PROBLEM STATEMENT
Count the lines in the items below that contain the string "exists", treating uppercase and lowercase as different. Give only the number.

* BEGIN AVAILABLE RECORDS *

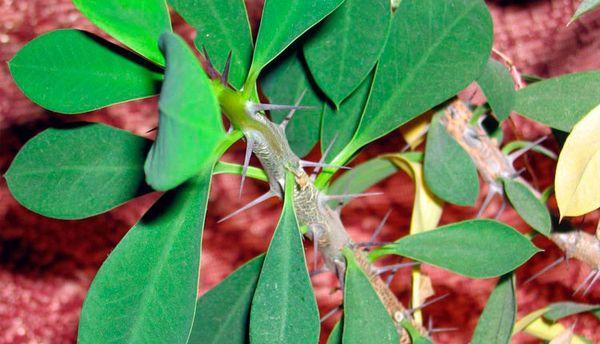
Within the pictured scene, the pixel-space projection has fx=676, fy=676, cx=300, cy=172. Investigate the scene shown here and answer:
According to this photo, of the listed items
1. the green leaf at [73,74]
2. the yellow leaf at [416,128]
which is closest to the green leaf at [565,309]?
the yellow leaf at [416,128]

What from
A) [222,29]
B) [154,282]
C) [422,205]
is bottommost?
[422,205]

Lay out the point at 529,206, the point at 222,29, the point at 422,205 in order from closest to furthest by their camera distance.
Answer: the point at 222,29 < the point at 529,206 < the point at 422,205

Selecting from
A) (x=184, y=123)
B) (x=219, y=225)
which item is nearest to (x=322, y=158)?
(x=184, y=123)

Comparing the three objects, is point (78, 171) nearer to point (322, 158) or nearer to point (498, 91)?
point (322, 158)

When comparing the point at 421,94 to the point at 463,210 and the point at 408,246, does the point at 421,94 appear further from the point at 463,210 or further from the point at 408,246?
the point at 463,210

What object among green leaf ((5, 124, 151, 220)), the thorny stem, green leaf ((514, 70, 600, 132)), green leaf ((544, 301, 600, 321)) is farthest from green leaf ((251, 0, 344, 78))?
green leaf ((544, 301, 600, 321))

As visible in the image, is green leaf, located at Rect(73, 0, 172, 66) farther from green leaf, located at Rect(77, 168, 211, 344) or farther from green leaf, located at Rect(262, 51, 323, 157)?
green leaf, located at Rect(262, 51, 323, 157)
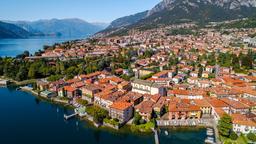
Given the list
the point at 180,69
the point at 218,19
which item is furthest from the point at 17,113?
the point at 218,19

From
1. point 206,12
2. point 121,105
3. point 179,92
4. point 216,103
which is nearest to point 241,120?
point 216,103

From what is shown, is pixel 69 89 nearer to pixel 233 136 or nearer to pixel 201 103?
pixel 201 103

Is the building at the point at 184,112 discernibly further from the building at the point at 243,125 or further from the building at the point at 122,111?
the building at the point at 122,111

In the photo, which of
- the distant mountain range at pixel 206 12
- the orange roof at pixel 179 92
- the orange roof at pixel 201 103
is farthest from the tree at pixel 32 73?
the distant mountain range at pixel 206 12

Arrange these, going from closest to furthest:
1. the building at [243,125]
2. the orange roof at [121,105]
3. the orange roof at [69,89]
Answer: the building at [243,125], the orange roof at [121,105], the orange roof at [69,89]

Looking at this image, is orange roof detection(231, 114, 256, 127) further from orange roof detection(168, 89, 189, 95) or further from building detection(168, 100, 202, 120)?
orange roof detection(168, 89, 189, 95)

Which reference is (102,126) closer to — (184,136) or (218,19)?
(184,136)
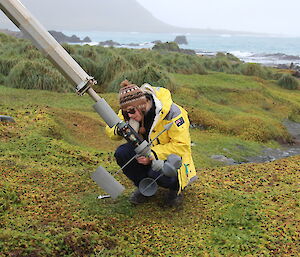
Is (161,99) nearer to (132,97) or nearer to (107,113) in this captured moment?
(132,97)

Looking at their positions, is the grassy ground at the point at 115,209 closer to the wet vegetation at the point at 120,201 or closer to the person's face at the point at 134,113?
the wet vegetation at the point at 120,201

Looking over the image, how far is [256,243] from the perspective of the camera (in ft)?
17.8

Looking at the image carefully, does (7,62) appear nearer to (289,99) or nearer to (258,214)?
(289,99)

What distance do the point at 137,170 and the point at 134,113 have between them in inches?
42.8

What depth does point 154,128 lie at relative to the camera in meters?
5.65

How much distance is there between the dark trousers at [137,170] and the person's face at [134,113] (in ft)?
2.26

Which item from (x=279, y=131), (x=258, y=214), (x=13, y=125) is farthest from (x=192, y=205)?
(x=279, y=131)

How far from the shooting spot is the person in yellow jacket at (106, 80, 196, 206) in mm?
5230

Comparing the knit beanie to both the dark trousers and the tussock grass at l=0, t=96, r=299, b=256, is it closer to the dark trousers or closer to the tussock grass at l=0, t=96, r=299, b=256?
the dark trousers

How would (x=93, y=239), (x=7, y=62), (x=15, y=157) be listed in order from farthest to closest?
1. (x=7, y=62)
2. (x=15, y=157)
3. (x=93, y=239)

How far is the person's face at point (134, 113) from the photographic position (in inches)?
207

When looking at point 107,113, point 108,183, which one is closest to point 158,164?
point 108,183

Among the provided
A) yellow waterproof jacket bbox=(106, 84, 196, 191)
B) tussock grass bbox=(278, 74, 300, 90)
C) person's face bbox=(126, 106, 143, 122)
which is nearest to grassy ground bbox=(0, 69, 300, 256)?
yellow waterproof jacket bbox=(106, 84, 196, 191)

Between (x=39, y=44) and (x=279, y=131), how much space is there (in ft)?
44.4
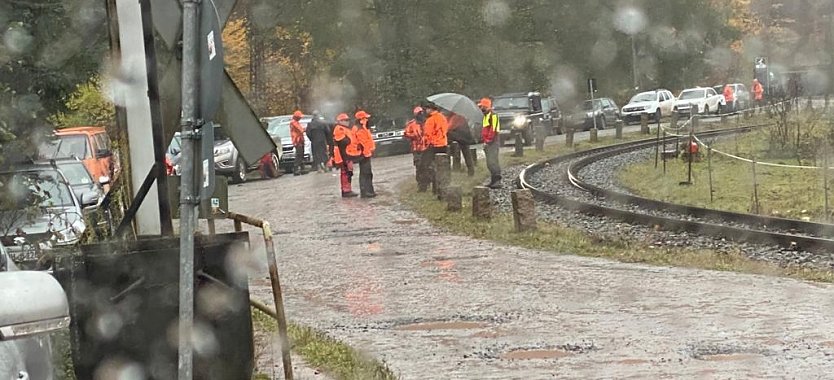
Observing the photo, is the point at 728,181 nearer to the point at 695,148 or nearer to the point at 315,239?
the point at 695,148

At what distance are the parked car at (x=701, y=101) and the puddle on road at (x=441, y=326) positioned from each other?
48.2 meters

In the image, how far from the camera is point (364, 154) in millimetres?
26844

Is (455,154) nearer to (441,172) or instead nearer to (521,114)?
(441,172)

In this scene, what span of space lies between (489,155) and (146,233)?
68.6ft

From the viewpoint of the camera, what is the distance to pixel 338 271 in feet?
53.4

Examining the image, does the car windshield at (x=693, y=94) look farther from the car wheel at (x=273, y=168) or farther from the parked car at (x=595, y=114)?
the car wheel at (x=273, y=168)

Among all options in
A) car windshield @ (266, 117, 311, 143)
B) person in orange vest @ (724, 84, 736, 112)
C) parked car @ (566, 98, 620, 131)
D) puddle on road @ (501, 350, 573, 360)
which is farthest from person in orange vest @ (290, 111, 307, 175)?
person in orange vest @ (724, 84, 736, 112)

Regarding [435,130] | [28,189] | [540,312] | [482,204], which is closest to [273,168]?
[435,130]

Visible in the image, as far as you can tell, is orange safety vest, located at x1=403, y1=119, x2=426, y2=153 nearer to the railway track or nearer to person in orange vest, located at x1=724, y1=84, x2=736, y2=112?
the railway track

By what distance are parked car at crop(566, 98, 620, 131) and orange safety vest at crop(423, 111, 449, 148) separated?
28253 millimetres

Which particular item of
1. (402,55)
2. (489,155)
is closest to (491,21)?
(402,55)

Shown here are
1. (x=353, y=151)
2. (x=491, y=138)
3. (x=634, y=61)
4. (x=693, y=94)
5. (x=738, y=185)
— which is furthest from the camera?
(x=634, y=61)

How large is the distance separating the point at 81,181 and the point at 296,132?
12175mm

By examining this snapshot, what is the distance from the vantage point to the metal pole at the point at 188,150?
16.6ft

* END AVAILABLE RECORDS *
* BEGIN AVAILABLE RECORDS *

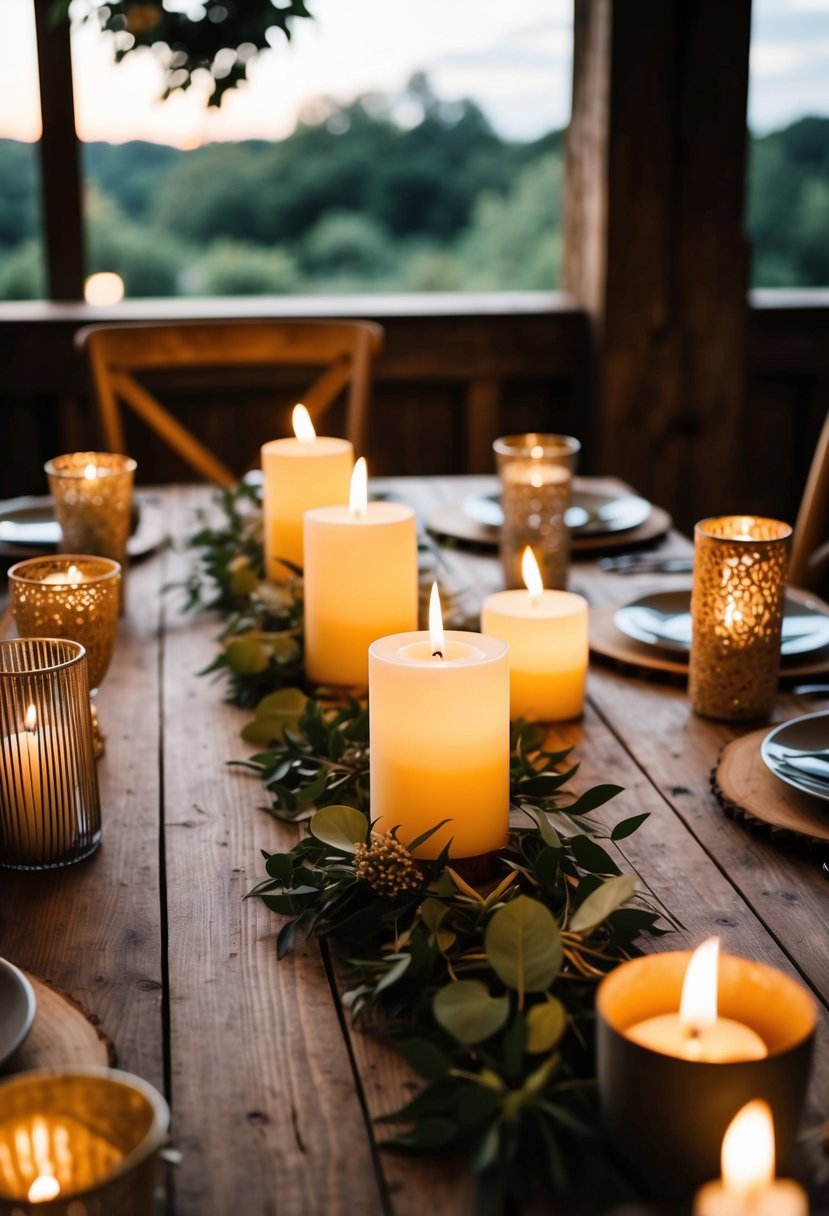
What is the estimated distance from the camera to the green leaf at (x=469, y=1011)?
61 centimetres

* END AVAILABLE RECORDS *
* BEGIN AVAILABLE RECORDS *

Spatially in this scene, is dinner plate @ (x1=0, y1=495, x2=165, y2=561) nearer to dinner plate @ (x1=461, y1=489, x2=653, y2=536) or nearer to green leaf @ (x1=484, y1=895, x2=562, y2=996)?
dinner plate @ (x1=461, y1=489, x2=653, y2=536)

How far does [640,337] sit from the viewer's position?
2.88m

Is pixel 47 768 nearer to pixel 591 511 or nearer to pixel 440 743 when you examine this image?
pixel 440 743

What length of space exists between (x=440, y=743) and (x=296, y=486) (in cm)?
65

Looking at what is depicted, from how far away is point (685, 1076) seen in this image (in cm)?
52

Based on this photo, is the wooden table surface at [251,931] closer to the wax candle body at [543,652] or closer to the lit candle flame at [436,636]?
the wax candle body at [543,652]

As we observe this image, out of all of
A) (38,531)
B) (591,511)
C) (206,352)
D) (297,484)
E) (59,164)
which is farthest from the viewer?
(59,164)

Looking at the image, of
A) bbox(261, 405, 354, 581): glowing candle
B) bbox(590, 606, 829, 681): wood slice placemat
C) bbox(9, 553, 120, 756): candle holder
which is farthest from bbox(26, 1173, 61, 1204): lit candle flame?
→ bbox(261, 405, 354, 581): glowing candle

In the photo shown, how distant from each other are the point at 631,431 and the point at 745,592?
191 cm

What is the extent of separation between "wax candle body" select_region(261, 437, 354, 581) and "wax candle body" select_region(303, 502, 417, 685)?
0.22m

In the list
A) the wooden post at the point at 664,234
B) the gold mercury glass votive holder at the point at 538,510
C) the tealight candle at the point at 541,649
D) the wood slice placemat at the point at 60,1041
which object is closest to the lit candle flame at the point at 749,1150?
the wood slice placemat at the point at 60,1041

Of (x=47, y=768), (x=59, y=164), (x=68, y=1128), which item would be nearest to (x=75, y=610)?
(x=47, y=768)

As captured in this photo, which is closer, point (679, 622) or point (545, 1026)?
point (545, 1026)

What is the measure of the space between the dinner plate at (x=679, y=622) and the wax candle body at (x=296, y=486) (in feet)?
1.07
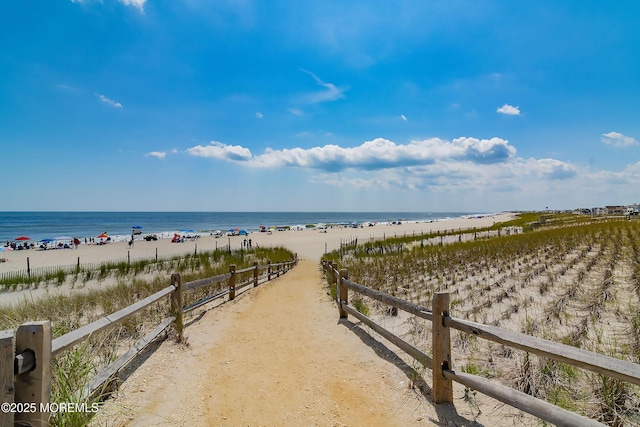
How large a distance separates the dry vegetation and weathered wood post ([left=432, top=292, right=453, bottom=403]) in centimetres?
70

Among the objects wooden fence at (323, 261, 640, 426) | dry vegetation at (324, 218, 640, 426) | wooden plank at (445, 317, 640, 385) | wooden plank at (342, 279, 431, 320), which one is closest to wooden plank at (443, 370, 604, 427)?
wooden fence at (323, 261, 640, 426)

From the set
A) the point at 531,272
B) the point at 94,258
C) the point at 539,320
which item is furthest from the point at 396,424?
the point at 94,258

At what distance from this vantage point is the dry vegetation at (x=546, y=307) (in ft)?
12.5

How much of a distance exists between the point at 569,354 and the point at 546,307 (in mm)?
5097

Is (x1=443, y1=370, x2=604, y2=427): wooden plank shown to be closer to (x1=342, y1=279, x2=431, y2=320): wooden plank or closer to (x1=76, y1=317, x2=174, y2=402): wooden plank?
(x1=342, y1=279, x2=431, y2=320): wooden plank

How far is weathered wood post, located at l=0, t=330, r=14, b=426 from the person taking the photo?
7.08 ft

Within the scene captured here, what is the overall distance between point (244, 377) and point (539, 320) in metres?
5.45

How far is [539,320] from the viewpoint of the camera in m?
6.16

* END AVAILABLE RECORDS *

EXERCISE SOLUTION
2